Oh! What a lovely War, possibly the best "musical" (which it is not) ever from Britain, has 20 Or so minutes missing, thanks to the Aussie distributors of Paramount, held responsible over there. This uniquely remarkable film, as fragmentarilly interesting and personal as Isadora, combines period pathos, songs, very convincingly, not quite up to Little-wood's brashness and loud raucous patriotic stompings of her World War I play musical. But for Richard Attenborough, a first film of compact richness for detail containing much beaut), and it is very, very clever. Maggie Smiths hilarious put-ons to the troops. Maurice Roave's charming Irish troop leader, Vanessa Redgrave, a strong, wonderful, Mrs Prankhurst and other assorted greats (Sir Laurence is a hilarious bumbling Mr French) work beautifully. I only hope it will be not too long until they release this film (Intact, Please!! This is, I repeat, Not Australia) commercially.

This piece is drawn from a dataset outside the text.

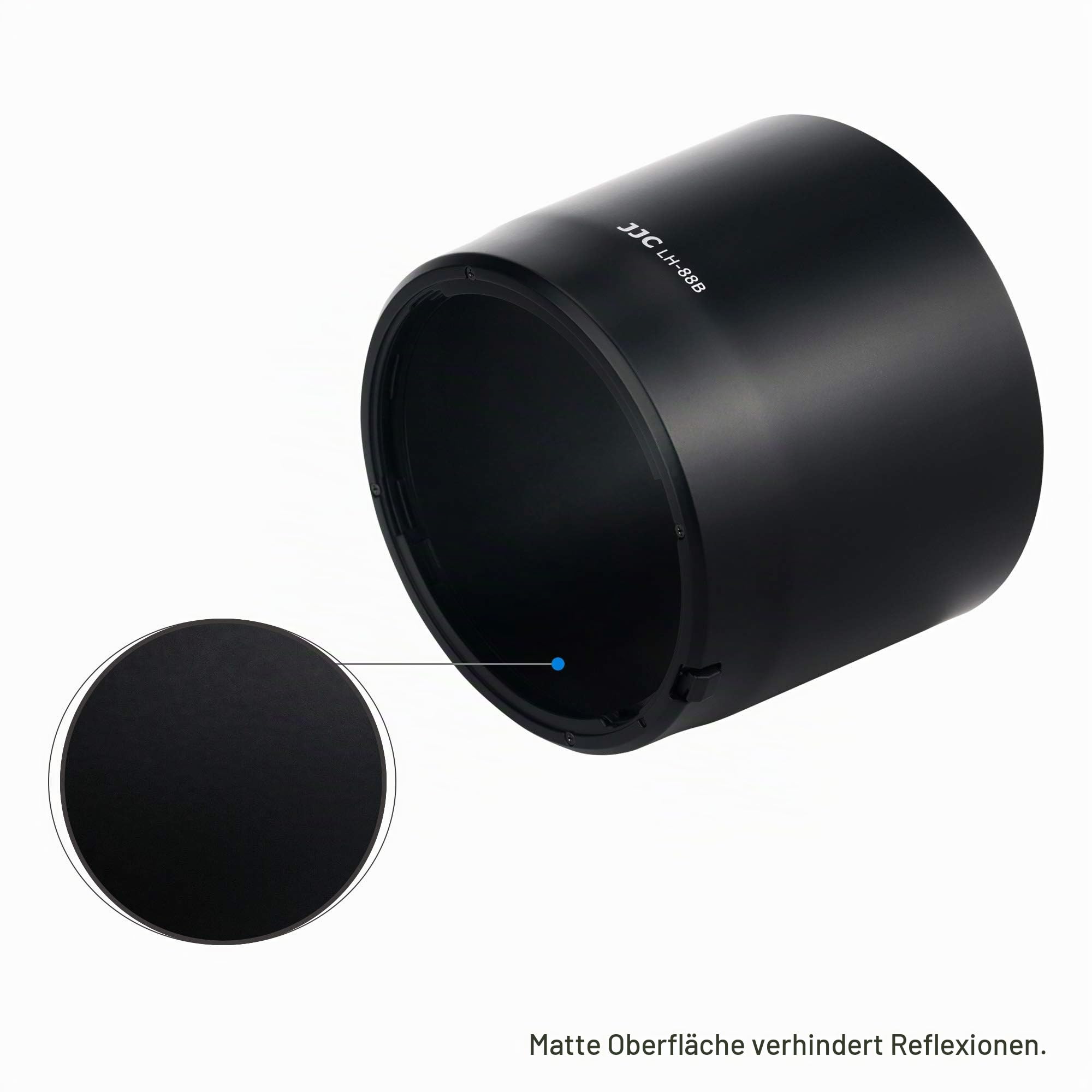 JJC ET-88B Gegenlichtblende - Kompatibel mit Canon RF 600mm F11 is STM & RF 135mm F1.8 L is USM - Umkehrbare Gegenlichtblende - Verhindert Reflexionen - Schützt das Objektiv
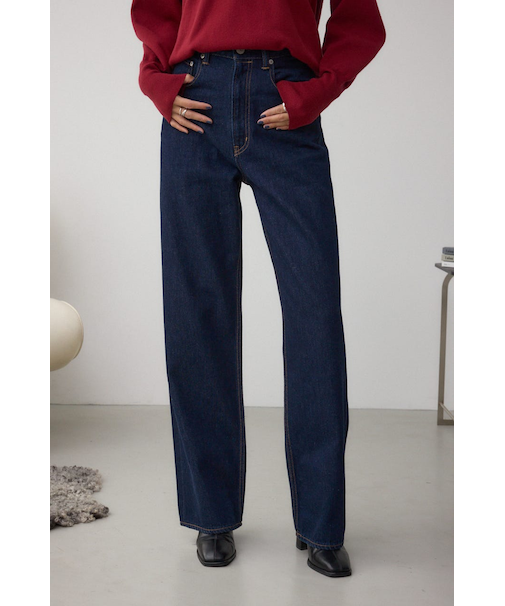 【堀田茜さん着用アイテム】AZUL DENIM ハイウエストワイドデニム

A most pleasing second-look film (though for Auckland a first release) was Delmer Daves' The Battle of the Villa Fiorita. From Rumer Goden's golden pen, this (still) latest work from Dave's is one of his best; certainly it has the honesty and warmth that made his westerns so popular, and still so convincing. Oswald Morris' location photography hasn't been surpassed on a bitter-sweet story such as this, with lovely Maureen O'Hara, and that oily lover Rosanna Brazzi (who does well in the later things though). The children, Martin Stephens and a smart debut from Olivia Hussey make this a sort of resemblance of the emotional day's weepie, but it has a courage lacking in many of today's sordid efforts, and the entire thing is a blessing in disguise. I urge you to see it if re-issued here.
A sentence for Staircase: Harrison and Burton cope sympathetically (don't you think?), but again it lacks the heart the play has. Their two rotting marms help out the bitching and Burton's turbanned stinting —his stinting, is a miraculous thing to behold (Don't you think?).
Since Reisz's Isadora (already commented on in Salient) is due for an early death (please let me say, this beauiful film is utterly convincing—Vanessa is incredible— despite Reisz's confusing attempts to shorten and straighten out certain "scenes", and the use of music, both as counterpoint—the slow movement of Schubert's great C major quintet is unbelievably moving—and necessity is vastly superior to any other film I have ever seen) the horizontal beamings of Bob Fosse s Sweet Charity seems almost another condemned to Universale gaping grave.